Technical Articles
SAP ASCS High Availability using ERS explained
SAP ASCS High Availability using ERS explained
I have read and written many blogs on SAP High Availability but people seem to struggle to understand the inner workings of the mechanism that makes the SAP central services instance highly available
SAP Standard approach for making ASCS instance highly available is ERS
What is ERS?
ERS stands for Enqueue replication server and its job is to keep an up to date replica of the lock table so if something tragic was to happen to the ASCS instance the state of the table locks is safeguarded
That’s it?…. well yeah… its not a magic box!… or is it?…. on its own it does not guarantee the availability of the system, it just does what is stated above, to deliver the high availability desired its capabilities need to be combined with the features of a cluster with an automatic failover mechanism, that way when (or if) the ASCS instance crashes, its brought back to a different host/node where it will use the replication table to create a new lock table so the system can resume operation
What is the basic architecture of a highly available central instance?

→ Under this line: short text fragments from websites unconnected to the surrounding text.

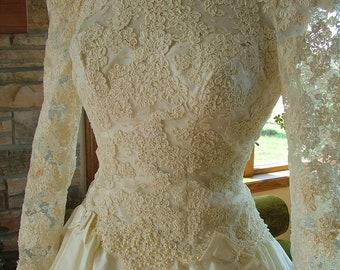 Wedding dress 1980s vintage alencon lace classic bridal gown high low hem reception dress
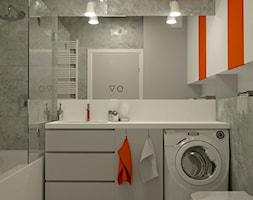 BETONOWA ŁAZIENKA Z ORANGE AKCENTEM - Mała szara łazienka na poddaszu w bloku bez okna, styl nowoczesny - zdjęcie od Dizajnia art - studio projektowe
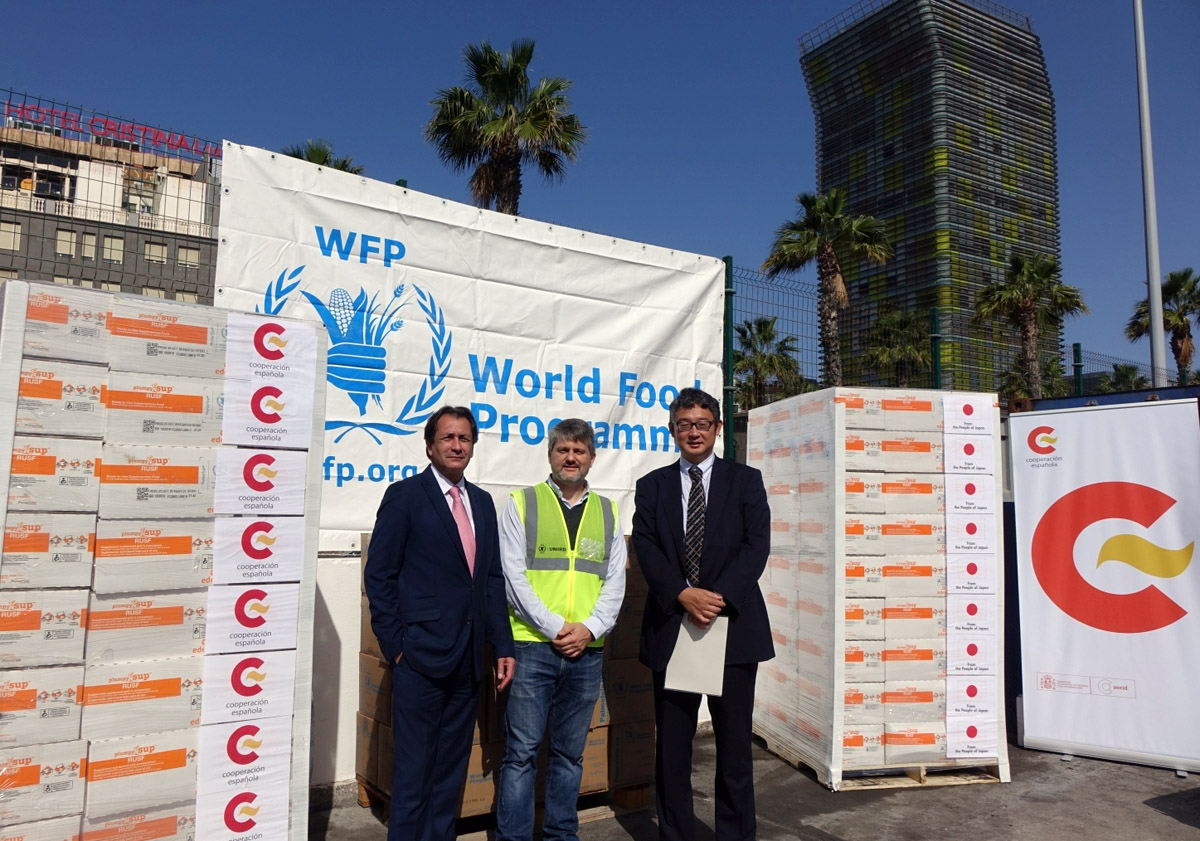 Padrón and Nakajima were today present at the sending of emergency food aid.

At its leanest expression you need at least 2 nodes and a shared file system, for the purpose of this blog I’m just going to focus on the ASCS/ERS instances and the assumption is that the rest of the components are distributed on other nodes
Also you need a cluster provider with an automatic failover mechanism, again I’m not going to focus on a particular provider and make this as generic as possible so it applies to most scenarios
ASCS / ERS installation
In order for the ASCS and ERS instances to be able to move from one node to the other they need to be installed on a shared filesystem and using virtual hostnames, why?… because together with the virtual IP will be added to the cluster resource group so they can all switch as one logical unit.

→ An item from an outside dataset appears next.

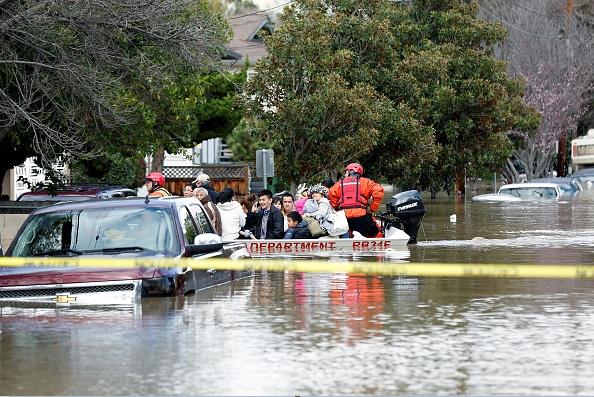 Bomberos de San Jose recatan a personas tras registrase una inundación.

A few high level tips for the installations,
Installation executable should point to that virtual host
./sapinst SAPINST_USE_HOSTNAME=<virtual hostname>
For this exercise the ASCS instance will be installed on sapnode1 using virtual hostname sapascs and the ERS instance will be installed in sapnode2 with virtual hostname sapers
Also post installation you need to make sure you have created mount points for both ASCS and ERS in their counterpart hosts (/usr/sap/<SID>/ASCSXX and /usr/sap/<SID>/ERSXX)
There is a number of other installation specific steps which are required but for the sake of keeping this generic I’ll leave those aside (I have included a few links at the bottom of this blog where you can check some of those)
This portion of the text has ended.